** GIVEN EXERCISE **
Print the following lines exactly as they are, starting with the line that contains "How distant is pixel 856 568 from the viewer?" and going on through the line that contains "890 centimetres".

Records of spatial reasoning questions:
------------------------------------------------------------------------
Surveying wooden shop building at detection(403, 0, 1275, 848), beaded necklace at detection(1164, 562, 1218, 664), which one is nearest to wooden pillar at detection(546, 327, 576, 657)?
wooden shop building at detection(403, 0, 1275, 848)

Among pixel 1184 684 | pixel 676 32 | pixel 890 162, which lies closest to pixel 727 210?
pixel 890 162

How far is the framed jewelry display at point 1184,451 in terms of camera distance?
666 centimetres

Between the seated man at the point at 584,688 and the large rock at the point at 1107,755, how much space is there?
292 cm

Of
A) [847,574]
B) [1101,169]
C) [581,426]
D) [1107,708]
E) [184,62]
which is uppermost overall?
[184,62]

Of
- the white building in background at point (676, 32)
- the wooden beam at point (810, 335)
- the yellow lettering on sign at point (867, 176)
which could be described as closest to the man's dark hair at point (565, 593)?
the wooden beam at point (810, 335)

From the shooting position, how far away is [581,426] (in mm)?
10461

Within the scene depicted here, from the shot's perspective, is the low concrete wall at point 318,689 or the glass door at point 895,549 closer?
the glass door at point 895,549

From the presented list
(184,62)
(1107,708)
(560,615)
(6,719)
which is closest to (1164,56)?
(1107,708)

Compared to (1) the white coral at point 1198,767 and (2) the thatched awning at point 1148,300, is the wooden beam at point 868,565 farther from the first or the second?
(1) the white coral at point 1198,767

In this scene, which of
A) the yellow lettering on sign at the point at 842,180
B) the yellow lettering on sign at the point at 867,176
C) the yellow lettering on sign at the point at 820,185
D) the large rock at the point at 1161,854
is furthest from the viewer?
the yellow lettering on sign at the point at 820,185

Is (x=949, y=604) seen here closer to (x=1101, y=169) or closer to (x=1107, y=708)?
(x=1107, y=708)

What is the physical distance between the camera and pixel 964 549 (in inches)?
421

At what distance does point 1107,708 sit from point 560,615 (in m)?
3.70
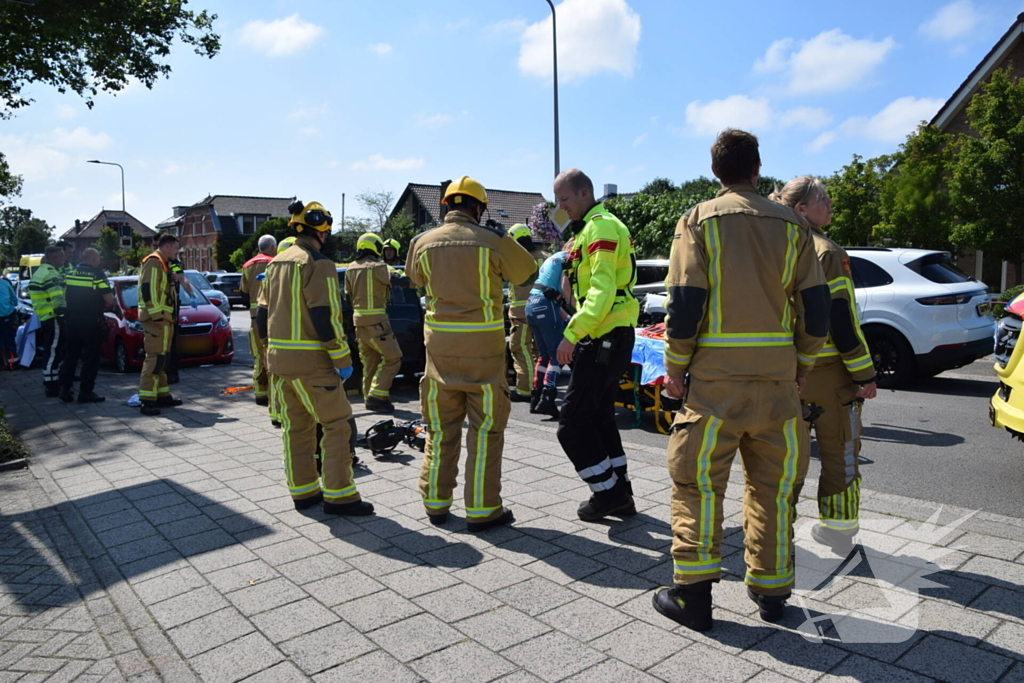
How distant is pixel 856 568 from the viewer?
3.86 meters

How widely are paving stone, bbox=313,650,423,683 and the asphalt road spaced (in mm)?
3729

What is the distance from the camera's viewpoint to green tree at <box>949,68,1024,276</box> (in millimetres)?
17094

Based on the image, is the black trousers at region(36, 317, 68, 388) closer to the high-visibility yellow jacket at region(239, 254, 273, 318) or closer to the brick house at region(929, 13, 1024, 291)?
the high-visibility yellow jacket at region(239, 254, 273, 318)

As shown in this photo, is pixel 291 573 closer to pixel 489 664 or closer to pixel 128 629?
pixel 128 629

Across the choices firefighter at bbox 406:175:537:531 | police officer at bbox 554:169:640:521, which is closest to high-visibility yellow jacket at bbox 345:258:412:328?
firefighter at bbox 406:175:537:531

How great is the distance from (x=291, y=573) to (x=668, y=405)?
4.06m

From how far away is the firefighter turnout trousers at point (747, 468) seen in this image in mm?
3133

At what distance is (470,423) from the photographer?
15.0 feet

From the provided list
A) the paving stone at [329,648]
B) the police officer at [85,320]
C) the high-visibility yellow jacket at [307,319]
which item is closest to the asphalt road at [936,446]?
the high-visibility yellow jacket at [307,319]

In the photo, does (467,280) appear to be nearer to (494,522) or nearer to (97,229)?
(494,522)

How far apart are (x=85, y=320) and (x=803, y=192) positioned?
890 centimetres

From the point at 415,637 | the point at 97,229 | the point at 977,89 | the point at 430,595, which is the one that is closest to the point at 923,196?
the point at 977,89

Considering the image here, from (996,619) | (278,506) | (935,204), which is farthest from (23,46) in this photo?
(935,204)

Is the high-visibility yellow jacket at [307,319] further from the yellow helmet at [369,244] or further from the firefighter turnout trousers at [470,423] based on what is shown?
the yellow helmet at [369,244]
------------------------------------------------------------------------
** FULL RESPONSE **
How distant is pixel 856 568 from the viewer?
3.86 meters

How widely are paving stone, bbox=313,650,423,683 and the asphalt road spaced (in mm)?
3729

What is the distance from the camera's viewpoint to green tree at <box>949,68,1024,276</box> (in millimetres)?
17094

Based on the image, is the black trousers at region(36, 317, 68, 388) closer to the high-visibility yellow jacket at region(239, 254, 273, 318) or closer to the brick house at region(929, 13, 1024, 291)?
the high-visibility yellow jacket at region(239, 254, 273, 318)

As shown in this photo, is pixel 291 573 closer to pixel 489 664 or closer to pixel 128 629?
pixel 128 629

Across the choices firefighter at bbox 406:175:537:531 | police officer at bbox 554:169:640:521, which is closest to high-visibility yellow jacket at bbox 345:258:412:328?
firefighter at bbox 406:175:537:531

How great is the distance from (x=291, y=573) to (x=668, y=405)?
4.06m

From how far away is the firefighter turnout trousers at point (747, 468) seen in this image in mm?
3133

At what distance is (470,423) from the photographer?
15.0 feet

From the provided list
A) the paving stone at [329,648]
B) the police officer at [85,320]
C) the high-visibility yellow jacket at [307,319]
which item is closest to the asphalt road at [936,446]?
the high-visibility yellow jacket at [307,319]

In the photo, does (467,280) appear to be nearer to (494,522) or nearer to (97,229)?
(494,522)

How far apart are (x=85, y=320) and (x=803, y=192) positioned?
890 centimetres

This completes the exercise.